Add `Iterator::map_windows` #82413

LukasKalbertodt · 2021-02-22T19:10:06Z

This method returns an iterator over mapped windows of the starting iterator. Adding the more straight-forward Iterator::windows is not easily possible right now as the items are stored in the iterator type, meaning the next call would return references to self. This is not allowed by the current Iterator trait design. This might change once GATs have landed.

The idea has been brought up by @m-ou-se here.

I think this method is quite versatile and useful. I hope the examples in the doc comment sufficiently demonstrate that.

One open question: the current design basically requires that the internal array buffer is shifted on each next call, meaning it has an O(iter.count() * N) runtime complexity per next (where N is the const parameter).
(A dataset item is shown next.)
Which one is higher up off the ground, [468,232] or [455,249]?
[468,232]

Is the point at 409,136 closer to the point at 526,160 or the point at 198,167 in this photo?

I expect this method to be called with very small Ns only, but of course it could be used with large arrays. To avoid this shifting, we would need an array version of VecDeque basically. But this would also mean the closure wouldn't get a simple parameter anymore. I think we want this simpler but "slower for large Ns" version, but what do others thing? Maybe the docs should mention this caveat?

rust-highfive · 2021-02-22T19:10:10Z

r? @sfackler

(rust-highfive has picked a reviewer for you, use r? to override)

LukasKalbertodt · 2021-02-22T19:15:47Z

library/core/src/iter/adapters/map_windows.rs

+ buffer.rotate_left(1);
+ buffer[N - 1] = next;


This is slightly wasteful in theory: the first element does not need to be copied to the last slot as it's overwritten later anyway. I expect this to be optimized out anyway, but I haven't checked.

I haven't found a better non-unsafe way to do this. copy_within requires T: Copy, swap would work, but I doubt doing a bunch of swaps is faster than the current version. Of course, the unsafe would be straight-forward but I still wanted to avoid it for now. Any ideas or opinions?

Using unsafe in std lib is acceptable if it leads to a performance advantage.

Is it possible to just write to the first element then rotate?

Edit: On reflection I think this is probably not that costly either way, have to look at godbolt for it

Writing to the first element doesn't seem to change that much compared to the current approach.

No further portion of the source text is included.